If you’ve ever dined in a French restaurant, chances are you’ve been served a baguette before. What is a baguette? Whether it's served as an appetizer or part of the main course, a baguette is a long, thin loaf of French bread that completes a meal. But what makes this popular French bread special compared to the other loaves of bread we eat?

The Birth of Baguettes

The word “baguette” comes from the Italian word “bacchetta,” which translates to “baton" (which is reminiscent of the baguette's iconic shape). Believe it or not, modernization played a part in creating baguettes. In the midst of World War I, the workforce shortage in bakeries meant that bakers had to find a more efficient way of baking. Before the invention of the baguette, sourdough was the most popular type of bread baked in France

In 1920, steam ovens were introduced to French bakeries, thus allowing bakers to start experimenting with different ways of baking bread. Since baguettes take a longer time to prepare, bakers often utilized the time they had at night to prepare the dough and then baked it in the morning. It was the perfect schedule for French bakers and customers alike, because many customers flooded boulangeries in the morning when the baguettes were just made.

Baguette 101 

Along with its other nickname “the French stick,” a baguette is a type of crusty loaf that's golden-brown in color. Having a crust is a must when baking a baguette, as its crispness unleashes more aroma molecules when consuming the bread. One thing you may not have known about a regular baguette is that one should weigh approximately 250 grams and is 65cm long when baked. It should also be sturdy when held up and have a chewy texture in its innards. Talk about precision!

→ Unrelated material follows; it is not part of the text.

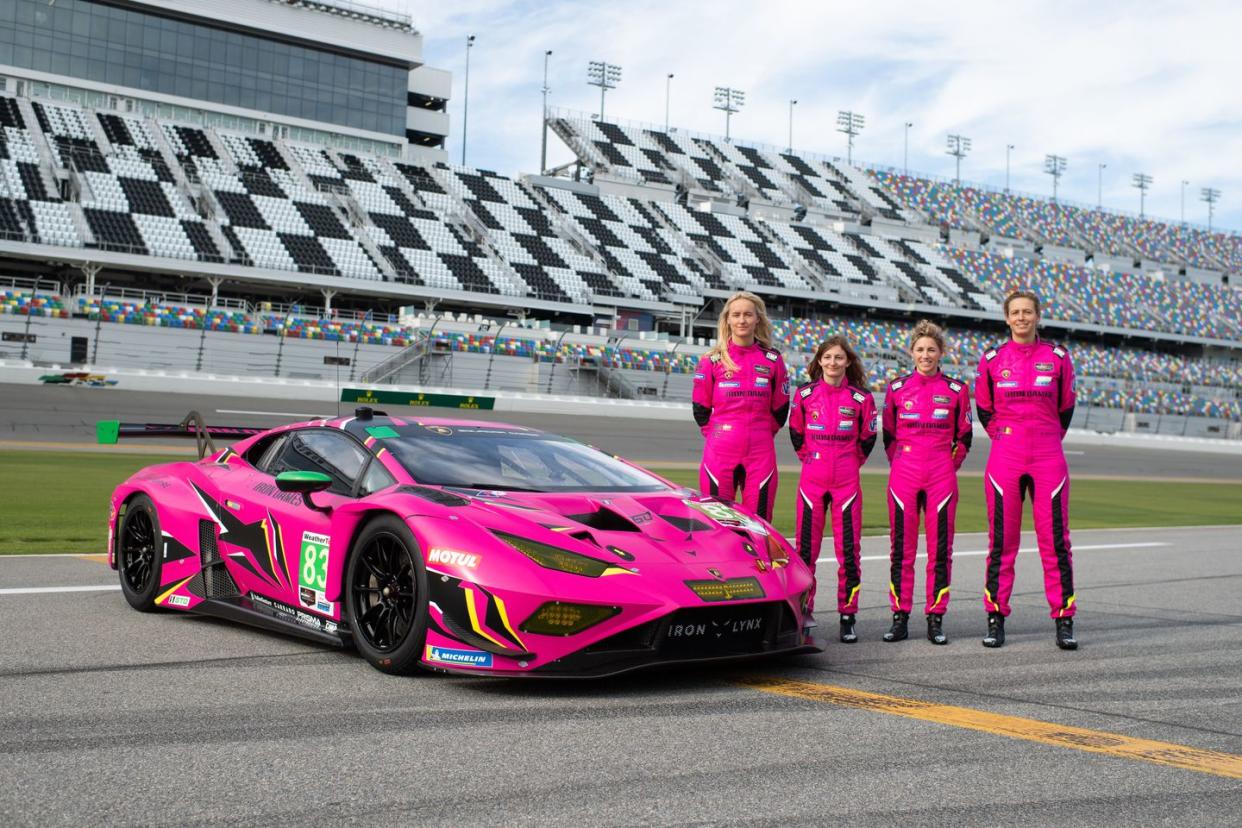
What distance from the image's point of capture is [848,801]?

A surprising fact is that there are three types of baguettes: the regular baguette, the baguette moulée, and the baguette farinée. Though similar in taste, the key difference lies in the way they are baked. A regular baguette is the typical golden-brown French bread you most often encounter. The baguette moulée, which translates to “the molded bread,” is manufactured by industrial ovens. Finally, a baguette farinée has its crust covered with flour before baking. 

Why the Spotlight on This French Bread?

The simplicity of a baguette is what makes it special despite the time-consuming steps of preparation. One only needs four simple ingredients to make a regular baguette: flour (preferably French flour), water, salt, and yeast.

French baker Cliff Leir, who has been baking baguettes for the past 18 years, explained to the Bakers Journal that it could take days to create the perfect baguette. It takes patience, dedication, and practice to master the art of making a baguette.

First, a mixture for polishing baguettes is made by mixing yeast and water. The mixture is then stirred briskly and left alone for hours to ferment. The fermentation period can last for 15 hours alone before making the dough. The dough is made by stirring together the yeast and water mixture with flour and salt. In between mixing and stirring, time is given for the dough to rise and rest. Finally, the baguette is shaped and folded into long rolls and baked in the oven.

#SpoonTip: Check out this article for a detailed description of the baguette making process in the kitchen.

When a Plain Baguette Isn't Enough

Though you can enjoy baguettes on their own or with olive oil or balsamic vinegar dip, there are ways to pair it with other ingredients as well. The most popular item to pair it up with is tomato, garlic, olive oil, and basil to make bruschetta. This recipe for the classic French appetizer will leave you drooling. Another common transformation of baguettes is into garlic bread. If you’re dealing with stale baguettes, it’s best to make croutons out of it.

For a more creative spin on baguettes, you can make them into bread puddings, banh mi, or even fancy sandwiches to make you feel as if you’re fine dining at home. There’s no limit to your imagination.

Now that you know what a baguette is, you can confidently stroll into a French restaurant knowing that what you’re eating was created by a talented baker. Try making some baguette dishes at home and who knows, maybe you’ll be the next master baker.